(Brief descriptive captions)
########################################
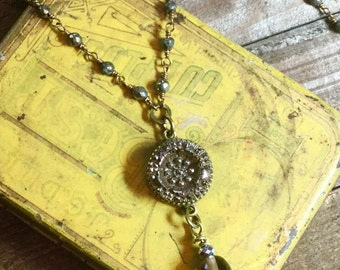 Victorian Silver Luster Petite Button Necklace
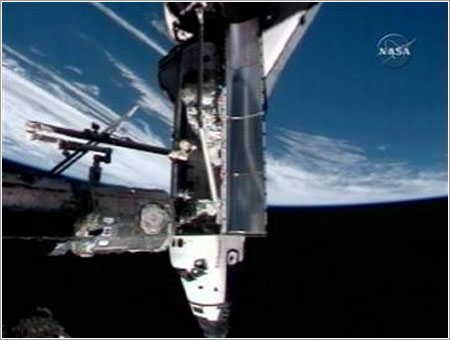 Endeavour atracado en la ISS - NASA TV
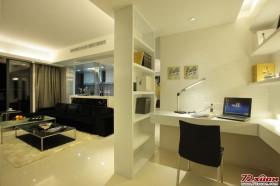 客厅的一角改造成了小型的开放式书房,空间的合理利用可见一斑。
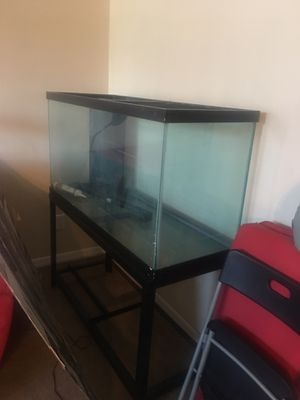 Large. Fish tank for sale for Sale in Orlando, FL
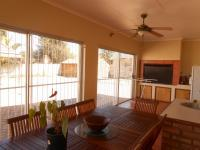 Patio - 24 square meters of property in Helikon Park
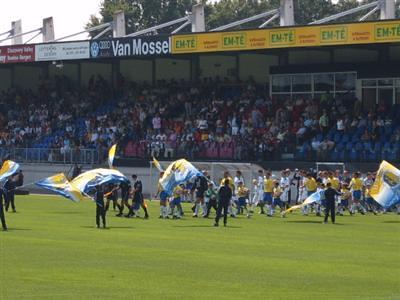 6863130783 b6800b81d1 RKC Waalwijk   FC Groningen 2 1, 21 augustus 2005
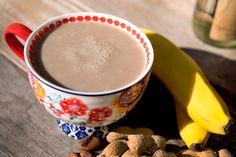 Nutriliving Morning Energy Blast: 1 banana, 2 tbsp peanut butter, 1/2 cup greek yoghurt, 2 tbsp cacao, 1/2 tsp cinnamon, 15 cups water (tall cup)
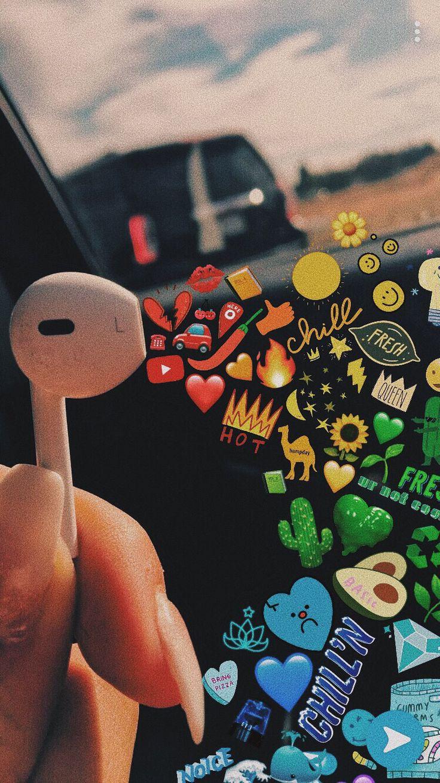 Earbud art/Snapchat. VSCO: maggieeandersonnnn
########################################
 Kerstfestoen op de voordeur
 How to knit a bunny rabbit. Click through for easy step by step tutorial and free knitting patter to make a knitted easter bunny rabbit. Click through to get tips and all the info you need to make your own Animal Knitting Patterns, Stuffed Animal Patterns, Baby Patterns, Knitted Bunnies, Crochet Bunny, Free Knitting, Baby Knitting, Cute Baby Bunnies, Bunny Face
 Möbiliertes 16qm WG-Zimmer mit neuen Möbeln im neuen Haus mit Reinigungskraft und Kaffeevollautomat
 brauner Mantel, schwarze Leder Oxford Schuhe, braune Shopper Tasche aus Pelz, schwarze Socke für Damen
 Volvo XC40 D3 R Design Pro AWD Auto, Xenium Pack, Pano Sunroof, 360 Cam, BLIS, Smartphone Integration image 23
########################################
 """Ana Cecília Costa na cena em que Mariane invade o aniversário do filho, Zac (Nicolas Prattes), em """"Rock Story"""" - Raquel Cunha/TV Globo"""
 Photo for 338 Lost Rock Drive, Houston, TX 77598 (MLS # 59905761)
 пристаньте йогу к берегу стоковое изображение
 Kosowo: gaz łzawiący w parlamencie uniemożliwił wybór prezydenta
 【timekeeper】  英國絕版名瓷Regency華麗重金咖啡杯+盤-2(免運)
########################################
## Directions for this task
What you return must match the lines above from the one with "Victorian Silver Luster" through the one with "Earbud art/Snapchat. VSCO: maggieeandersonnnn" exactly, with both ends included and the pictures excluded.

## Answer space
 Victorian Silver Luster Petite Button Necklace
 Endeavour atracado en la ISS - NASA TV
 客厅的一角改造成了小型的开放式书房,空间的合理利用可见一斑。
 Large. Fish tank for sale for Sale in Orlando, FL
 Patio - 24 square meters of property in Helikon Park
 6863130783 b6800b81d1 RKC Waalwijk   FC Groningen 2 1, 21 augustus 2005
 Nutriliving Morning Energy Blast: 1 banana, 2 tbsp peanut butter, 1/2 cup greek yoghurt, 2 tbsp cacao, 1/2 tsp cinnamon, 15 cups water (tall cup)
 Earbud art/Snapchat. VSCO: maggieeandersonnnn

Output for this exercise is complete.